**What is required:** For every line below, output the text exactly and leave out images.

**Data block:**
▼

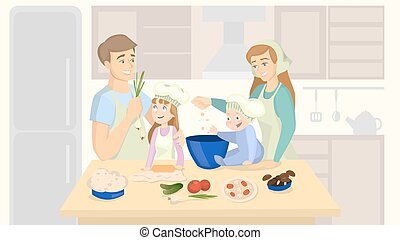 Family cooking together.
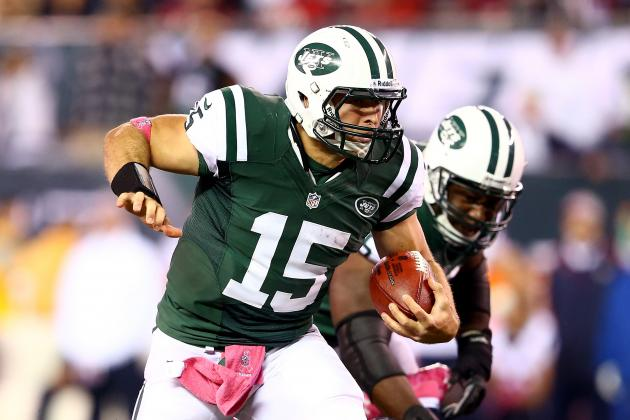 Tim Tebow: Lack of Role for Iconic Backup Shows Jets' Lack of Vision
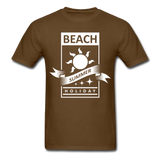 Beach Summer Holiday Design #2 - Men's Tee - brown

▲

**Exercise solution:**
 Family cooking together.
 Tim Tebow: Lack of Role for Iconic Backup Shows Jets' Lack of Vision
 Beach Summer Holiday Design #2 - Men's Tee - brown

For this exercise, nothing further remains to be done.